Locate every line in the entries below that contains the string "instances", and copy each of those lines.

• [SOURCE RECORDS]
= = = = = = =

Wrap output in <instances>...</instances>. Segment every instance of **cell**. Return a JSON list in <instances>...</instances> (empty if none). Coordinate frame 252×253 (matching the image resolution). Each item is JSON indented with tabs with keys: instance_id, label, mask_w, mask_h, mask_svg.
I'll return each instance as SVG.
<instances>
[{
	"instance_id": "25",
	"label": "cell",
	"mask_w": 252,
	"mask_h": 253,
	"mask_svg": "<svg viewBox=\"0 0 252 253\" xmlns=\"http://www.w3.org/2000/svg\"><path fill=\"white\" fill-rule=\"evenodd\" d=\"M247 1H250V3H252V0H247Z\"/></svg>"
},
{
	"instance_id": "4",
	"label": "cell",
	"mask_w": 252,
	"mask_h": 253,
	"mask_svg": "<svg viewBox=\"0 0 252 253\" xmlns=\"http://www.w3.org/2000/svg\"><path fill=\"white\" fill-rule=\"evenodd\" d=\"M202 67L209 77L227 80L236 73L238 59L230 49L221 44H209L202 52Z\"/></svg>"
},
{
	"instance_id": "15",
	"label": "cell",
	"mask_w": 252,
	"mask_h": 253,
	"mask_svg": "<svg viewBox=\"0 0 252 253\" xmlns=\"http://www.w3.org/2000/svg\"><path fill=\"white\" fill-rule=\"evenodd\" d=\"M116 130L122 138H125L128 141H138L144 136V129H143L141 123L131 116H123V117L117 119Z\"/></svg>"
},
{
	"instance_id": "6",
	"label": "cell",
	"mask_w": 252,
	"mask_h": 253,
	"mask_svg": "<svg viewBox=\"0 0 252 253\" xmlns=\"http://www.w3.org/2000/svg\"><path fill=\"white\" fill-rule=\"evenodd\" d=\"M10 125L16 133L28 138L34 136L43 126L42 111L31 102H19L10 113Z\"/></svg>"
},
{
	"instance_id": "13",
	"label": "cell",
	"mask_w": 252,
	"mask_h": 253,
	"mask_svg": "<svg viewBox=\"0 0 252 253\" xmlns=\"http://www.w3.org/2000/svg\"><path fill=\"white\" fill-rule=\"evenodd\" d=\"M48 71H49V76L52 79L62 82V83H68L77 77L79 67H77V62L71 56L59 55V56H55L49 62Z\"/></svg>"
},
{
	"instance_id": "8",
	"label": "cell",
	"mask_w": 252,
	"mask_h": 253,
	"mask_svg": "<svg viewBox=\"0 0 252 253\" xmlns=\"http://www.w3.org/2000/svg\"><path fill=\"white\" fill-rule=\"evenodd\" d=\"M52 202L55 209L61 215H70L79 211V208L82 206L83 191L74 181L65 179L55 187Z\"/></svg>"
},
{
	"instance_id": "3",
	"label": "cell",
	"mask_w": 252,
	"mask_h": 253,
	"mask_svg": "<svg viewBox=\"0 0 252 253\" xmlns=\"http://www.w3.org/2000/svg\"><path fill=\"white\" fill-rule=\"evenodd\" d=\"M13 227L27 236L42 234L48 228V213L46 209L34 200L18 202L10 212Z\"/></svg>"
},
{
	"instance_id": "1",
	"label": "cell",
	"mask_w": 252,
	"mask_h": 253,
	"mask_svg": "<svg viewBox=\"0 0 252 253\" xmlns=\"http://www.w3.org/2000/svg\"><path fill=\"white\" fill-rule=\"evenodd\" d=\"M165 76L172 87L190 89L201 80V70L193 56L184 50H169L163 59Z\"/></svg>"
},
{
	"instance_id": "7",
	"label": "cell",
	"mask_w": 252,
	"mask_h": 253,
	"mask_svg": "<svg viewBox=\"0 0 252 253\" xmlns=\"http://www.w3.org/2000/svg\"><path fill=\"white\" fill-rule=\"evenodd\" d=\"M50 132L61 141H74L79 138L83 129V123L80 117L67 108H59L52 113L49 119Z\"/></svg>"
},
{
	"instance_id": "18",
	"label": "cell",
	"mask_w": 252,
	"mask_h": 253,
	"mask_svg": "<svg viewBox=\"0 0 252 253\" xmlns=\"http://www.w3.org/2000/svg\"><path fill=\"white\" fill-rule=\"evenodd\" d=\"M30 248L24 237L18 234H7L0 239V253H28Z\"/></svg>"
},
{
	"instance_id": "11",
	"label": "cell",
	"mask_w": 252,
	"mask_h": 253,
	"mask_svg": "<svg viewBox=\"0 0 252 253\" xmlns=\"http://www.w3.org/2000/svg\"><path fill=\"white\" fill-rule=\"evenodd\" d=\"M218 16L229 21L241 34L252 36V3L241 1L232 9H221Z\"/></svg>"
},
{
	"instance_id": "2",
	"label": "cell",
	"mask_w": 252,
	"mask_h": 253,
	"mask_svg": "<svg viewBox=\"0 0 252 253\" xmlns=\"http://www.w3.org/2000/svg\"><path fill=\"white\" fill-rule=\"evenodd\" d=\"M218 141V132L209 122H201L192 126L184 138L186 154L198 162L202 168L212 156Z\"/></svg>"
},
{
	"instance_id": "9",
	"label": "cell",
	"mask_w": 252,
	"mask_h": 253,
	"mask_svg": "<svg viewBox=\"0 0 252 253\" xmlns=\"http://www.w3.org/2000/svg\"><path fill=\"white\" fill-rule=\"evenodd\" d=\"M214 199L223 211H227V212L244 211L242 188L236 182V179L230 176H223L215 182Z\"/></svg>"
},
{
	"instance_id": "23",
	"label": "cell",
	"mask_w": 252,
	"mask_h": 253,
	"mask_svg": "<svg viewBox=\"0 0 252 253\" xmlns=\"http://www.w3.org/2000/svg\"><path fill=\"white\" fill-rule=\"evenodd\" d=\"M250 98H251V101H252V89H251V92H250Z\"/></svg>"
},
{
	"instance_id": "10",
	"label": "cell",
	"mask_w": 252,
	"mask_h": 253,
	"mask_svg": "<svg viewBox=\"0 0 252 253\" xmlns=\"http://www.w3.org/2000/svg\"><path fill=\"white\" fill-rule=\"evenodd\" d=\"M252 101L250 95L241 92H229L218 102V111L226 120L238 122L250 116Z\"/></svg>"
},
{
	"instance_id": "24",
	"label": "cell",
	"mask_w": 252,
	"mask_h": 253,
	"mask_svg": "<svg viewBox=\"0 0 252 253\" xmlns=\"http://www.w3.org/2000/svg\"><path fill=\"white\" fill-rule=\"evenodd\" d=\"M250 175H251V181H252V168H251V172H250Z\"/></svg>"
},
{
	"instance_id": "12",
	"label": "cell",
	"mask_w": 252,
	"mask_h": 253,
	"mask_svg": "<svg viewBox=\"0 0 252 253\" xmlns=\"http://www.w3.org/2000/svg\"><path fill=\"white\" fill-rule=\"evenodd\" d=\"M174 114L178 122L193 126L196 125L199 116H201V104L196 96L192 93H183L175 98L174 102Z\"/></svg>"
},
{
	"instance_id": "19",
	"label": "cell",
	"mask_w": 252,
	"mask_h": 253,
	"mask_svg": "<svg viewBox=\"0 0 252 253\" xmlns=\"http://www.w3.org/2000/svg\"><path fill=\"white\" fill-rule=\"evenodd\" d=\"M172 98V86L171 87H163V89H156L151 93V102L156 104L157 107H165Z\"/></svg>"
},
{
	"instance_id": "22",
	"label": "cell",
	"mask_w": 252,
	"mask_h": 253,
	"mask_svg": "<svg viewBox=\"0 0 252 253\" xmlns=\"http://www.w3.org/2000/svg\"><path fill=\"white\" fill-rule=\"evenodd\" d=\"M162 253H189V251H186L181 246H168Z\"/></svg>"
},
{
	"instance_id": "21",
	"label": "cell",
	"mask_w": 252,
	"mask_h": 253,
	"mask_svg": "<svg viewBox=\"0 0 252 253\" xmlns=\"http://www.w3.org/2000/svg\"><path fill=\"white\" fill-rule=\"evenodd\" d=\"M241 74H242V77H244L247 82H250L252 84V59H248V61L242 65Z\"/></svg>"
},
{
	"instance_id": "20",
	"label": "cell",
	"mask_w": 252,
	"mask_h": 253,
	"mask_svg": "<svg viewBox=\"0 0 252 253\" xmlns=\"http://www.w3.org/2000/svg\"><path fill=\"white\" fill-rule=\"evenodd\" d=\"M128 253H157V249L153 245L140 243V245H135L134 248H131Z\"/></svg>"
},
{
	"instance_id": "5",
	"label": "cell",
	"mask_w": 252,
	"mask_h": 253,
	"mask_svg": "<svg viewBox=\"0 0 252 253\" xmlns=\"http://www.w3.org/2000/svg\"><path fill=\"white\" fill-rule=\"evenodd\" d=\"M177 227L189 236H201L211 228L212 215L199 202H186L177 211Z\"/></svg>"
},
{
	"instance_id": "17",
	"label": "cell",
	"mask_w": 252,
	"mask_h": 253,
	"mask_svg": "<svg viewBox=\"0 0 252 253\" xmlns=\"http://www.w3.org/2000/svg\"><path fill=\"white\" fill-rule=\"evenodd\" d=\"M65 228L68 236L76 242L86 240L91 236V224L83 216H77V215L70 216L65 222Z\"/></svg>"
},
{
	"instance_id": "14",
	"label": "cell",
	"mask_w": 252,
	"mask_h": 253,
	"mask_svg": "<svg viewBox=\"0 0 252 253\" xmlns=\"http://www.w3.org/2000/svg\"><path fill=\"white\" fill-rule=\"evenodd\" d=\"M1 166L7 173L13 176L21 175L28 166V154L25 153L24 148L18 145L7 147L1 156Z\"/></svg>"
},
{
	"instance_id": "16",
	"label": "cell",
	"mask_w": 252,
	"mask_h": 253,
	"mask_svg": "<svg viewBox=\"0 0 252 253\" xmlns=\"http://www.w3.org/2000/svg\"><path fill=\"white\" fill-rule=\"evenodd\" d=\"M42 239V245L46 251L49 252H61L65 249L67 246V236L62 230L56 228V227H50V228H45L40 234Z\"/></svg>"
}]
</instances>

= = = = = = =

• [FINISHED ANSWER]
Wrap output in <instances>...</instances>. Segment every instance of **cell**. Return a JSON list in <instances>...</instances> (empty if none). Coordinate frame 252×253 (matching the image resolution). Each item is JSON indented with tabs with keys: instance_id, label, mask_w, mask_h, mask_svg.
<instances>
</instances>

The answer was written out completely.